Diese drei von der Kommission konkretisierten Konstellationen sind jedoch sehr beschränkt, und insbesondere für die Konstellationen (b) und (c) sind die von der Kommission aufgestellten Voraussetzungen sehr weitreichend. Zudem sind außerhalb dieser drei Konstellationen die Anforderungen an den Nachweis der Freistellungsvoraussetzungen bei vertikaler Preisbindung sehr hoch. Darüber hinaus besteht – wie stets bei Kernbeschränkungen – für den Fall, dass den Unternehmen der ihnen obliegende Beweis der Einzelfreistellung gemäß Art. 101 Abs. 3 AEUV nicht gelingt, ein erhöhtes Bußgeldrisiko.

Legalausnahme stärkt Verbundgruppen

Nach gegenwärtigem Stand ist daher die rechtlich verbindliche Vereinbarung von (Mindest-) Weiterverkaufspreisen in Verbundgruppen und Franchisesystemen mit ganz erheblichen Risiken verbunden, so dass die eingangs dargestellten Nachteile für Verbundgruppen und ihre Anschlusshäuser kaum vermindert fortbestehen.
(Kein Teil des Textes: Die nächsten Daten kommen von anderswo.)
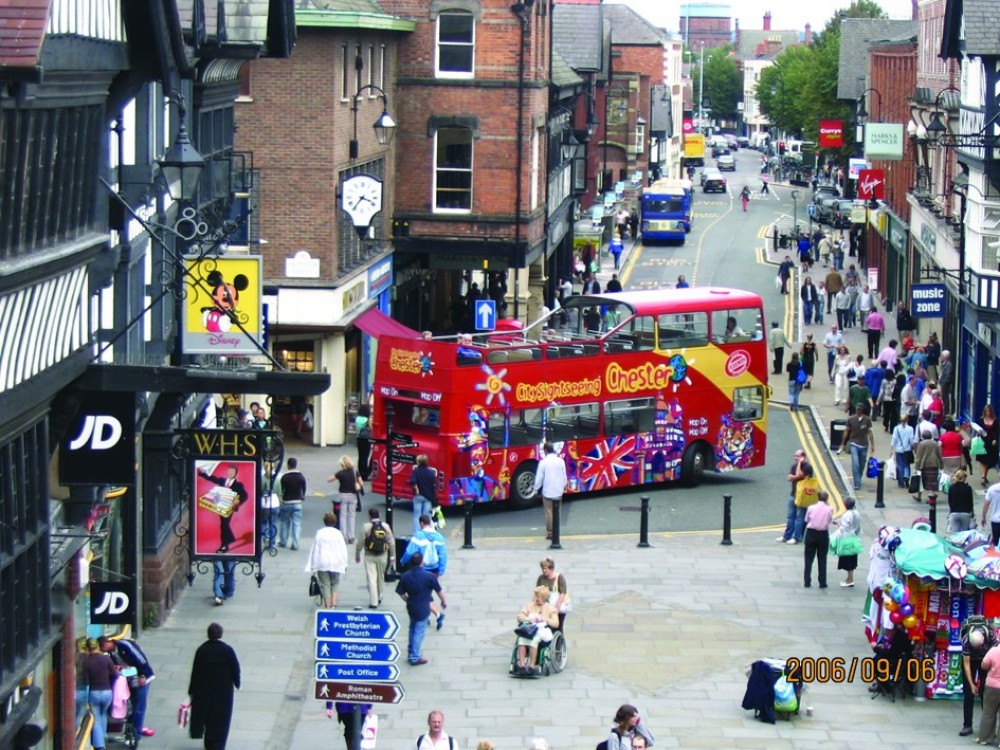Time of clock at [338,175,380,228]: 3:36
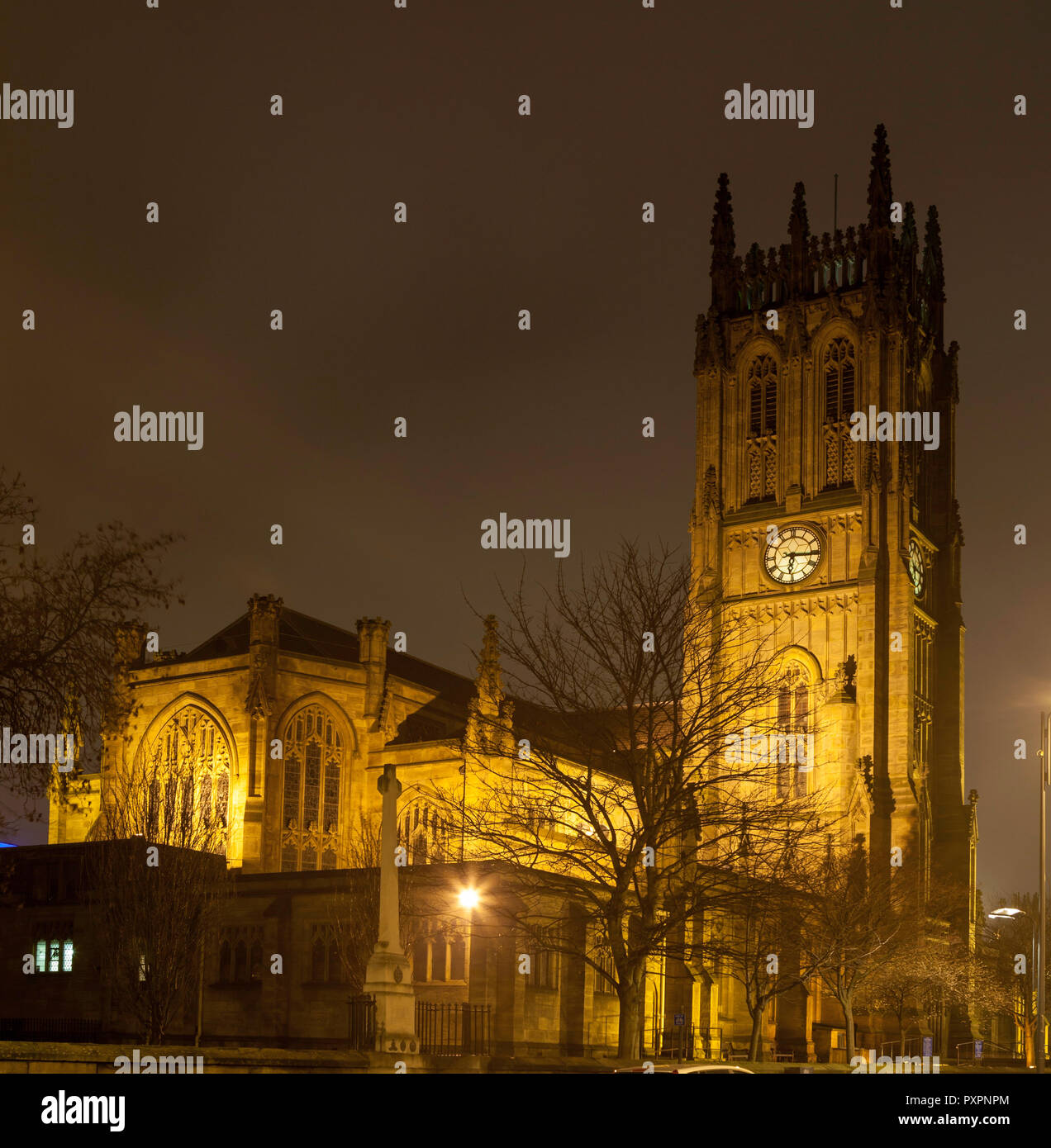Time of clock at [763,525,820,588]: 6:15
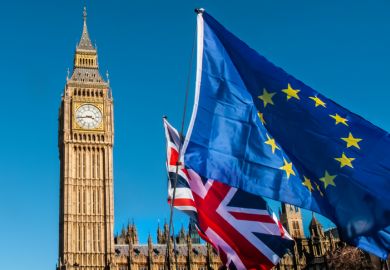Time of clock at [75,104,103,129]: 3:43
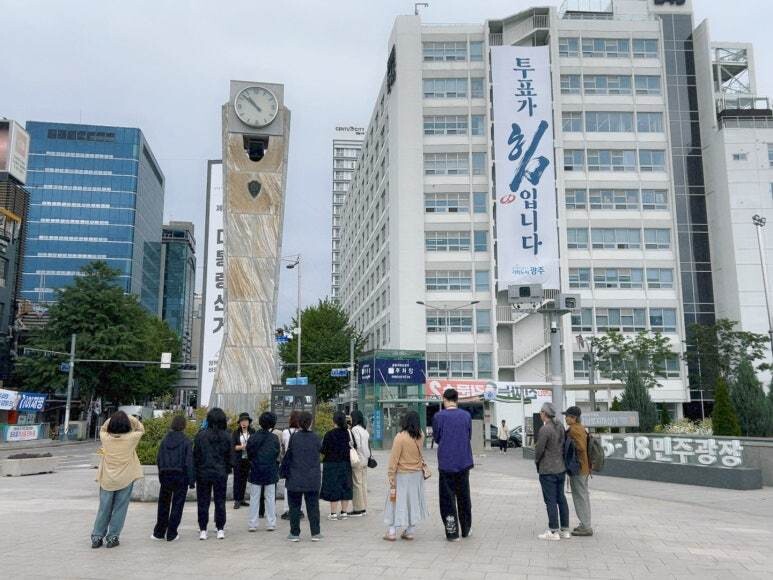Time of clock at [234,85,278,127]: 10:52
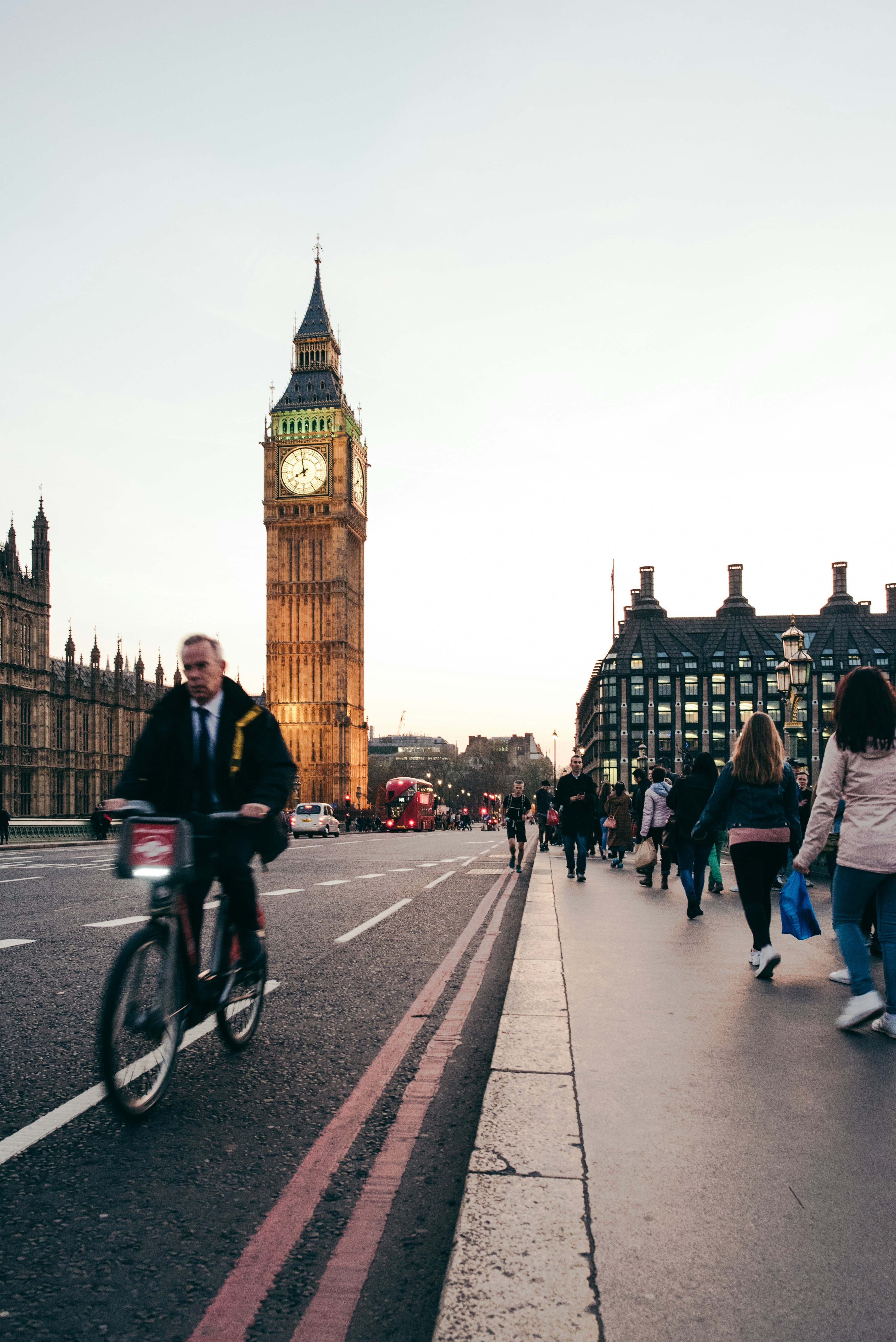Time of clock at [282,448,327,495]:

Eine Legalausnahme im Bereich der Preisbindung für Verbundgruppen und Franchisesysteme würde eine Stärkung der wirtschaftlichen Grundlage der beteiligten Unternehmen ermöglichen, um im Wettbewerb mit anderen Marktteilnehmern zu bestehen. Eine derartige Liberalisierung wäre aus Sicht des MITTELSTANDSVERBUNDES auch vor dem Hintergrund der sich nach wie vor verschärfenden wirtschaftlichen Rahmenbedingungen für kleine und mittlere Handels- und Handwerksunternehmen im Umbruch der Marktlandschaft und damit einhergehender struktureller Änderungen mit Blick auf die schützenswerte Vielfalt von Handels-, Handwerks- und Dienstleistungsunternehmen zugunsten der Verbraucher wettbewerbspolitisch angezeigt und gerechtfertigt.

Der Bundesrat wird am 31. März über das Gesetz beschließen, so dass ein Inkrafttreten im April möglich erscheint.